[Collected data entries]
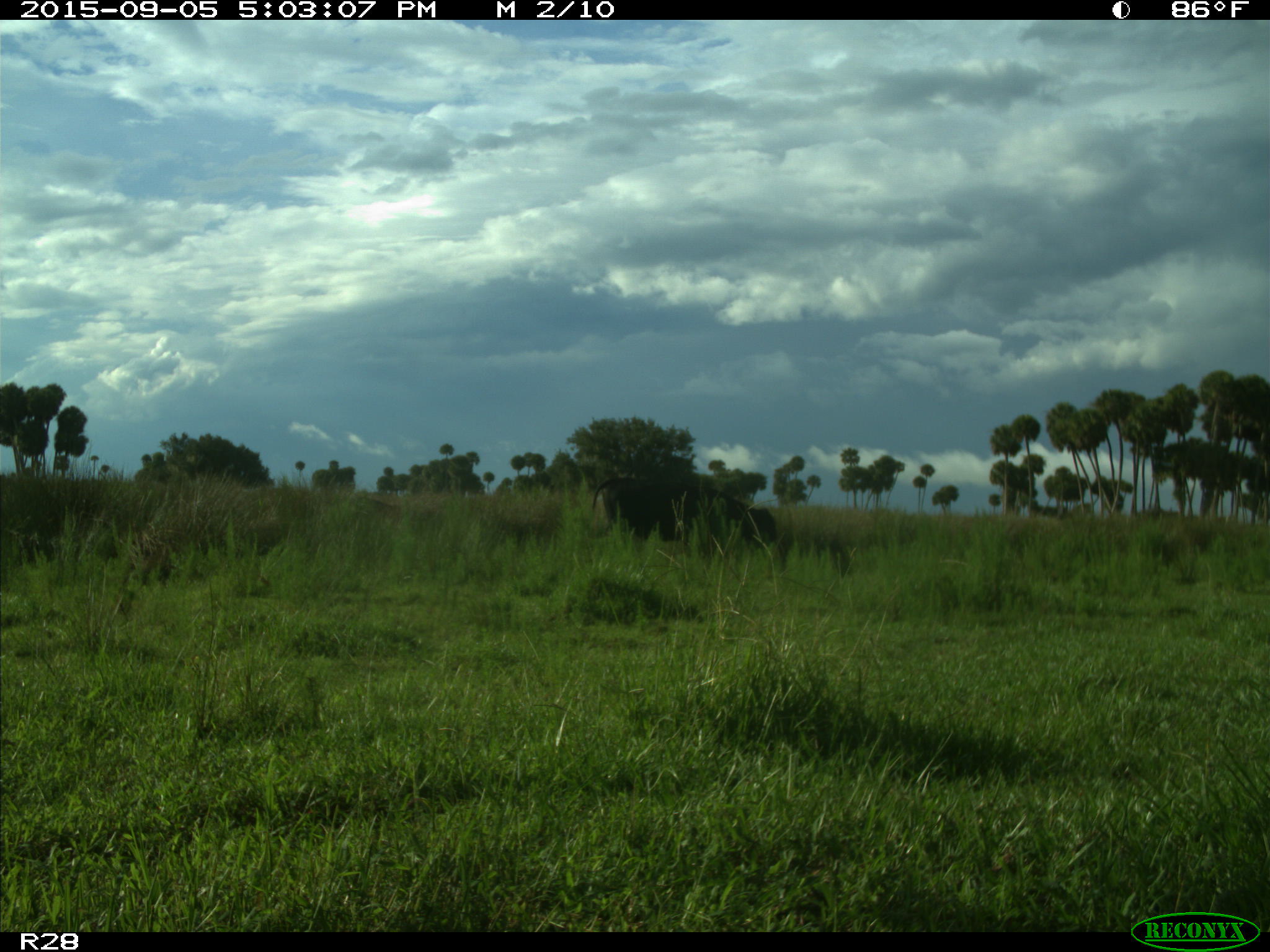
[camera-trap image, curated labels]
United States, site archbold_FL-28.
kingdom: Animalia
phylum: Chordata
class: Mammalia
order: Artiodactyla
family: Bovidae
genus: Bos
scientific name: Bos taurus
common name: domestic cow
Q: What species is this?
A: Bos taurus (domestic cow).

§ YOUR INSTRUCTIONS:
The whole of the data needs to be copied word for word, though not its pictures.

§ WRITTEN SOLUTION:
[camera-trap image, curated labels]
United States, site archbold_FL-28.
kingdom: Animalia
phylum: Chordata
class: Mammalia
order: Artiodactyla
family: Bovidae
genus: Bos
scientific name: Bos taurus
common name: domestic cow
Q: What species is this?
A: Bos taurus (domestic cow).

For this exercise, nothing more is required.